§ ACTIVITY LIST
**a)** List every medical condition named in the passage about the plutonium injections.
**b)** Carry on the passage about the plutonium injections from its final sentence.

§ SELECTED EXCERPT
Milton Stadt did not learn that his mother had been injected with plutonium until he received a call from Energy Secretary Hazel O’Leary in 1994. “My mother,” he said, “went in for scleroderma, which is a skin disorder, and a duodenal ulcer, and somehow she got pushed over into this lab where these monsters were.”
36

Fred Sours, HP-9, was injected April 3. In the town of Gates, a suburb of Rochester, Sours held the position of supervisor, a job roughly equivalent to mayor. He was sixty-four years old and suffering from dermatomyositis, a rare disorder in which the skin becomes inflamed and the muscles grow weak. His face was red; his eyelids and ears also were red and swollen. “Man appears chronically ill, skin is dry and loose,” wrote Bassett.

§ DATA PROVIDED

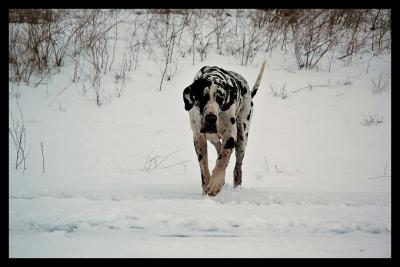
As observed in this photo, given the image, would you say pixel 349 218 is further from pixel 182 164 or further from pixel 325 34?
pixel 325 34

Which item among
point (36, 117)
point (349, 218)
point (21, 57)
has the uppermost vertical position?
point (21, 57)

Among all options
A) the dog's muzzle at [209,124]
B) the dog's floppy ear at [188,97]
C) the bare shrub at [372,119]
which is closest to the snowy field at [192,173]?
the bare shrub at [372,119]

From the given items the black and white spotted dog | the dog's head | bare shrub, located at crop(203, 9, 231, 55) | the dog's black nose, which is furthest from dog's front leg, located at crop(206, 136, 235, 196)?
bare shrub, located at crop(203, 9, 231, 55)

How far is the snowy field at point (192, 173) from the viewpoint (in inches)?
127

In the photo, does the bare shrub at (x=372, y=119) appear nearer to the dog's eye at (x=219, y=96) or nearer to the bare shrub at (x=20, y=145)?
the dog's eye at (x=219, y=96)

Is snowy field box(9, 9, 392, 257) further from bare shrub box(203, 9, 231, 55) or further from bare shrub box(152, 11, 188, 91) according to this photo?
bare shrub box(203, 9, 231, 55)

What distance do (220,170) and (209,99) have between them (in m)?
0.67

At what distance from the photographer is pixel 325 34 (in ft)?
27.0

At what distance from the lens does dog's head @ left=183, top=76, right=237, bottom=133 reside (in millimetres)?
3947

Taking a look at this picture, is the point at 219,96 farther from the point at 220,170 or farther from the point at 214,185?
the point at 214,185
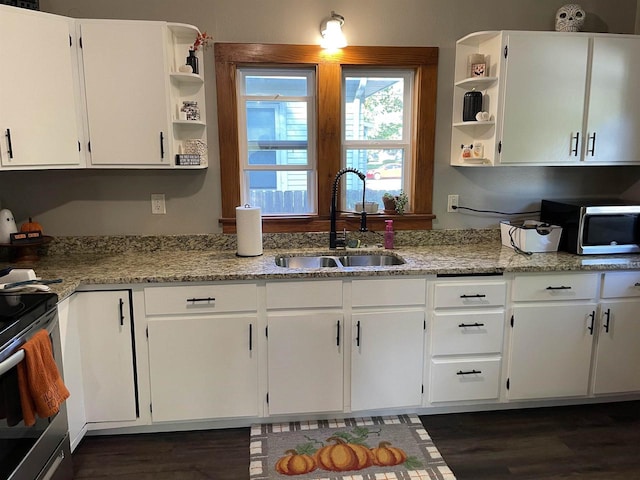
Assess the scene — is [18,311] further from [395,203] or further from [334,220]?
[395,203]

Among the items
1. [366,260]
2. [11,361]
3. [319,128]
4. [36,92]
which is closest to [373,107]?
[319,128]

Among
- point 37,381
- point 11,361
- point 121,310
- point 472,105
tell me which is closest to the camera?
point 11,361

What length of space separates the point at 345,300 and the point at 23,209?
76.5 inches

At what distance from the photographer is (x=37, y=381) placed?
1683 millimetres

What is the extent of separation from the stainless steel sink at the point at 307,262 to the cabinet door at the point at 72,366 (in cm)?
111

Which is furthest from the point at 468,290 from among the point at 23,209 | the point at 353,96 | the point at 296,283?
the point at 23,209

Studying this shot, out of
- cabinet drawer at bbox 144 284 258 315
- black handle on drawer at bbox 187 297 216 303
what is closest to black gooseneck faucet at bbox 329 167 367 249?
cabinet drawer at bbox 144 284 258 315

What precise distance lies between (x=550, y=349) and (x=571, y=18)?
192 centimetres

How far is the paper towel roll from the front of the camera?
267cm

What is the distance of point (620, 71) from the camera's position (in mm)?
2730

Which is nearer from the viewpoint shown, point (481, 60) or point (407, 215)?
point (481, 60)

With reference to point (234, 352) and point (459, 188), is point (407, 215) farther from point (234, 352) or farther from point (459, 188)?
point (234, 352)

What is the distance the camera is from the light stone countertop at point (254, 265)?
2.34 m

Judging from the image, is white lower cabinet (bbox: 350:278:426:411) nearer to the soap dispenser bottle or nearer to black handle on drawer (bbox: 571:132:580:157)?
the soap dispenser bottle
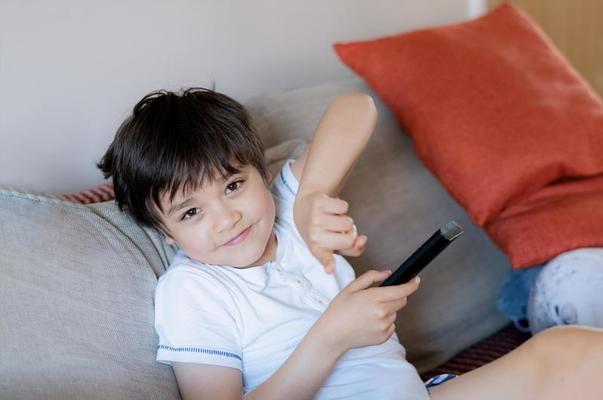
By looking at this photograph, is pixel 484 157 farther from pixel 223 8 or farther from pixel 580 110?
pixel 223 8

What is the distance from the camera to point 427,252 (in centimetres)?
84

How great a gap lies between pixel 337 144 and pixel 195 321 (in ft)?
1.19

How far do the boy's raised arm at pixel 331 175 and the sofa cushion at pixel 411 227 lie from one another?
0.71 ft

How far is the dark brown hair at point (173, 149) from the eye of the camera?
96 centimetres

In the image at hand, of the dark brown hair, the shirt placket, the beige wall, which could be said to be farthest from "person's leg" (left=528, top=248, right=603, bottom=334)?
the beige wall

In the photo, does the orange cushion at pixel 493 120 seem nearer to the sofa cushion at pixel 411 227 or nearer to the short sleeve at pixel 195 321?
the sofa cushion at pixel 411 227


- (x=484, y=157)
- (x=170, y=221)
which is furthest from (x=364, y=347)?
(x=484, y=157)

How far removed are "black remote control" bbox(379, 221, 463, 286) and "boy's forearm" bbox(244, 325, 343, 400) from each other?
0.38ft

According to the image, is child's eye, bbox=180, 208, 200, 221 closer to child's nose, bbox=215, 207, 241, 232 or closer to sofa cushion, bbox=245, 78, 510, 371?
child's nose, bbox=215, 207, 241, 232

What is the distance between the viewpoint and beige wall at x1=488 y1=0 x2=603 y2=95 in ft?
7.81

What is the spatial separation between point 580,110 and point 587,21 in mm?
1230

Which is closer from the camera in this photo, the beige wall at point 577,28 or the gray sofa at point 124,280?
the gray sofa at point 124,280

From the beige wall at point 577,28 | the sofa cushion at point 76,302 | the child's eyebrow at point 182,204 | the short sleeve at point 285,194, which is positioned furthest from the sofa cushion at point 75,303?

§ EXERCISE RESPONSES
**a)** scleroderma, a duodenal ulcer, dermatomyositis

**b)**
37
Sours died on July 2, 1947, of pneumonia, a year and three months after the injection. When the townspeople of Gates heard the news, they lowered the town flag to half mast for four days and the town board issued a proclamation stating: “His honesty was known to all, and the well-being and interests of the town, of which he was the chief executive officer, were his early aim during his official life.”
38
While the people of Gates were mourning Sours’s demise, Manhattan Project doctors were harvesting his organs. The plutonium was everywhere—in his liver, spleen, kidneys, and bones—everywhere except for his heart.

Bassett received a steady stream of polite but critical letters from Langham while the injections were under way. The Mason jars containing the urine and stool samples often arrived at the New Mexico laboratory broken or leaking. The samples were sometimes mislabeled, and in some cases, the labels were missing altogether. Too much human material had been stuffed into some of the containers and not enough preservative had been poured into others. Only a month after the injections started, Langham found himself overwhelmed by the volume of urine and stool samples. “I would like to suggest,” he said in a letter to Bassett, “that the next patients selected be individuals whose conditions will not require high fluid intake and extremely high diet levels of mineral or nitrogen.”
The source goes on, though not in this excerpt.